L'Union Européenne (27 pays, 500 millions d'habitants) est le plus grand marché du monde. Le Président Obama le sait et veut créer «
un partenariat transatlantique de commerce et d'investissement », c'est-à-dire une zone de libre échange.
Les problèmes à résoudre seront de deux ordres. Il y aura, c'est classique,
un marchandage sur « qui va gagner quoi ». Pour commencer, l'Union aura du mal à définir sa position. La France, par exemple, cherchera à maintenir les principales dispositions de la Politique Agricole Commune tandis que la Grande Bretagne s'y opposera. Les États-Unis souffleront sur la braise. Cela durera longtemps et fera beaucoup de bruit.
Une autre négociation aura lieu en parallèle. Elle sera plus discrète mais ses conséquences à long terme seront très importantes.

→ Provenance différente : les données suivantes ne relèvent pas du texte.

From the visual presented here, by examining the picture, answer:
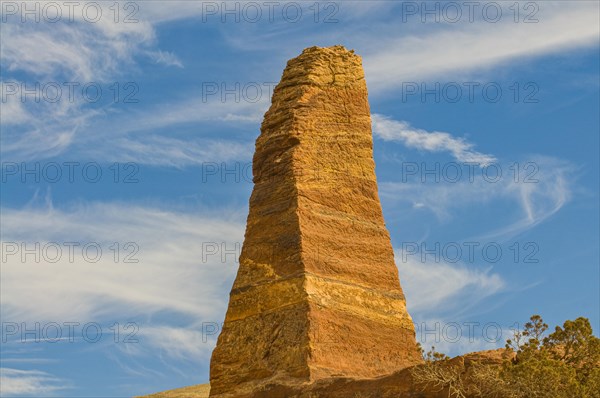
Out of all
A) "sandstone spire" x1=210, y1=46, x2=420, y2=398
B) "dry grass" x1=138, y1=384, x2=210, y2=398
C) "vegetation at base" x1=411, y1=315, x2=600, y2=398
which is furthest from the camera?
"dry grass" x1=138, y1=384, x2=210, y2=398

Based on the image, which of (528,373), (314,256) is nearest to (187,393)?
(314,256)

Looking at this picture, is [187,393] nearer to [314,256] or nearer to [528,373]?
[314,256]

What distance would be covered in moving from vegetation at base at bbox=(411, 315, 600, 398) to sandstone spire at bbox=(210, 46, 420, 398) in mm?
4824

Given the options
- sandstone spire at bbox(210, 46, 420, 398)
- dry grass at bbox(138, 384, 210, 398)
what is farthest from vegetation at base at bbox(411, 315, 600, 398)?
dry grass at bbox(138, 384, 210, 398)

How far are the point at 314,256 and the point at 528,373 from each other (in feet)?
30.7

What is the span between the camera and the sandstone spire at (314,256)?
3569cm

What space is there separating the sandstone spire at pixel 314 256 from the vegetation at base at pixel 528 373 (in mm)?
4824

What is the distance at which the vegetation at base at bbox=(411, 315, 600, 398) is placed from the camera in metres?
30.0

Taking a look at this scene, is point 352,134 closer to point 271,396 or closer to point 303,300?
point 303,300

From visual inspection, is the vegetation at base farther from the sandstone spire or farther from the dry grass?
the dry grass

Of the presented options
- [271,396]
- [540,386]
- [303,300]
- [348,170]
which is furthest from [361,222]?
[540,386]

Il s'agira de définir le plus grand nombre possible de normes communes entre l'Union et les États-Unis. Là où il y aura succès, les chances seront grandes que les normes transatlantiques s'imposent au niveau mondial. Là où il y aura échec, les normes chinoises s'imposeront.
L'enjeu est considérable non seulement sur le plan commercial mais aussi sur les plans moraux, sanitaires et culturels.
Une expérience personnelle me donne, à ce sujet, matière à remords. En 1964, j'étais l'adjoint de l'économiste Pierre Uri, alors Directeur des études de « L'Institut Atlantique ». C'était l'époque du « Kennedy Round » qui devait marquer une étape importante pour le développement des échanges entre l'Europe et les Etats-Unis.
Parmi les points en litige, figurait « la guerre du poulet ». Les Américains avaient été les premiers à pratiquer l'élevage industriel. Ils se plaignaient des droits de douane tandis que les Européens tenaient à protéger leurs élevages.
Pierre et moi avons été reçus à Washington par Christian A. Herter qui, du côté américain, avait la haute main sur les négociations.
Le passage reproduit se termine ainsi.